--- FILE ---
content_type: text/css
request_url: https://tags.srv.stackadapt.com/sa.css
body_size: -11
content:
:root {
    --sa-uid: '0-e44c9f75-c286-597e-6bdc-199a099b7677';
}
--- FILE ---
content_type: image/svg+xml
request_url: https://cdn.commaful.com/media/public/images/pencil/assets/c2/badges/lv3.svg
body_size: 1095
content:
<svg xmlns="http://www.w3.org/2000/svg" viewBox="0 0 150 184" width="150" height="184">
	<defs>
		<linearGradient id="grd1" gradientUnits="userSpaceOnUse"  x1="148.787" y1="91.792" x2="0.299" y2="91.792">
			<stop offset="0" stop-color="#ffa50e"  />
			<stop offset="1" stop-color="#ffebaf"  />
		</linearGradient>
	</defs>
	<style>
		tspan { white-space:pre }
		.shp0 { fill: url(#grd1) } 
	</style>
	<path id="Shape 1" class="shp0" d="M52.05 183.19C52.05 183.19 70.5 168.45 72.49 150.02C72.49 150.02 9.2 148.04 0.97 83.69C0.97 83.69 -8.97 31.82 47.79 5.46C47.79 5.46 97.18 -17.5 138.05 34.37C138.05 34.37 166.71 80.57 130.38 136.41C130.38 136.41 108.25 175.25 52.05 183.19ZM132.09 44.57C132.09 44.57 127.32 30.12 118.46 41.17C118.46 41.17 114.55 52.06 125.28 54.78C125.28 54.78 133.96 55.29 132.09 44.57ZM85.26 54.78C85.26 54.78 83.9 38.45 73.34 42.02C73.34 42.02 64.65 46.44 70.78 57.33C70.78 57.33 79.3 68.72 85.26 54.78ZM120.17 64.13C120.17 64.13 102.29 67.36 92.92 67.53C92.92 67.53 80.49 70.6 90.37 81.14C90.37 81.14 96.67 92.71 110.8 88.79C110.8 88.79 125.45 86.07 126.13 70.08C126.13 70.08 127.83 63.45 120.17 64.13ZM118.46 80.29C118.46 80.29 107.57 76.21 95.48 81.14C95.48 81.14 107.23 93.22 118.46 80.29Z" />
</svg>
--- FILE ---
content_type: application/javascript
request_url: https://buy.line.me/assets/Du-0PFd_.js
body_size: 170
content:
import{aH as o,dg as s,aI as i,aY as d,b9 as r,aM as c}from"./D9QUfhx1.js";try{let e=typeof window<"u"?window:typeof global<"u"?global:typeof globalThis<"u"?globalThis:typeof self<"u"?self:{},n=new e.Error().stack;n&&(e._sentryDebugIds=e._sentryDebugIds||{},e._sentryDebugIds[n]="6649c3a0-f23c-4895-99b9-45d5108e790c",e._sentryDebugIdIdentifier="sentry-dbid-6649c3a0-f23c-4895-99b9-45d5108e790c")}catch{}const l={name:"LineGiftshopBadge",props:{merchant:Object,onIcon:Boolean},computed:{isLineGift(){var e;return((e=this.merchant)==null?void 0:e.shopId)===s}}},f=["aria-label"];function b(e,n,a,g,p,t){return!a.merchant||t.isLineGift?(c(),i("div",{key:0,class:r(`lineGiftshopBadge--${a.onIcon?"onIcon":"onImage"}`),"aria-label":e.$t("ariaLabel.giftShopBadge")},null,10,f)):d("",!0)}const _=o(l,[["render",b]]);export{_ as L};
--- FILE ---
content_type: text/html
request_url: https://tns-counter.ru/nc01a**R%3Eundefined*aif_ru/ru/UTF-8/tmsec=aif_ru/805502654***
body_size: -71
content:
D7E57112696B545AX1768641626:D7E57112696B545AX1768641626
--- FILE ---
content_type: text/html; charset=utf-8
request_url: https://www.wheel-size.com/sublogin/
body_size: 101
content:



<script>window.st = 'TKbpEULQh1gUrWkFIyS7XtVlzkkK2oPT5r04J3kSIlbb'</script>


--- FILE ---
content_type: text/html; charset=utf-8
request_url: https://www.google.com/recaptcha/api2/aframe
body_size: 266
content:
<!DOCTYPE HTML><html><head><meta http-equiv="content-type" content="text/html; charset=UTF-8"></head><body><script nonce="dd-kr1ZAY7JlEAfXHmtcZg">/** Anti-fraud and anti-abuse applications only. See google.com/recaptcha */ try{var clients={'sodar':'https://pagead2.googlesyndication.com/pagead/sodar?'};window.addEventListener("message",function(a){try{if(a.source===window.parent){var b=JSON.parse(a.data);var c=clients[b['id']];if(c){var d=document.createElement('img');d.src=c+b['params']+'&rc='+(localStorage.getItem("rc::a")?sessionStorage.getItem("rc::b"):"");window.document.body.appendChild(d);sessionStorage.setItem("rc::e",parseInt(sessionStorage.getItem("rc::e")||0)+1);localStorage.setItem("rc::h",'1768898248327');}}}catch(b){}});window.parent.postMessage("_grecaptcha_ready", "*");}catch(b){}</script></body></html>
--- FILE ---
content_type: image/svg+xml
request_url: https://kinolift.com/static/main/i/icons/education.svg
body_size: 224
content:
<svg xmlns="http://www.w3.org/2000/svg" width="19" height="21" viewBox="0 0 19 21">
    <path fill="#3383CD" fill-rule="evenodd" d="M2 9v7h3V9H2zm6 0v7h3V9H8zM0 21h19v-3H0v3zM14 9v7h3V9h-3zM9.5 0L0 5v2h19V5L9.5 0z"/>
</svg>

Brief | Only lines containing "offset" belong in the answer; copy every such line from the records.

Written answer |
			<stop offset="0" stop-color="#ffa50e"  />
			<stop offset="1" stop-color="#ffebaf"  />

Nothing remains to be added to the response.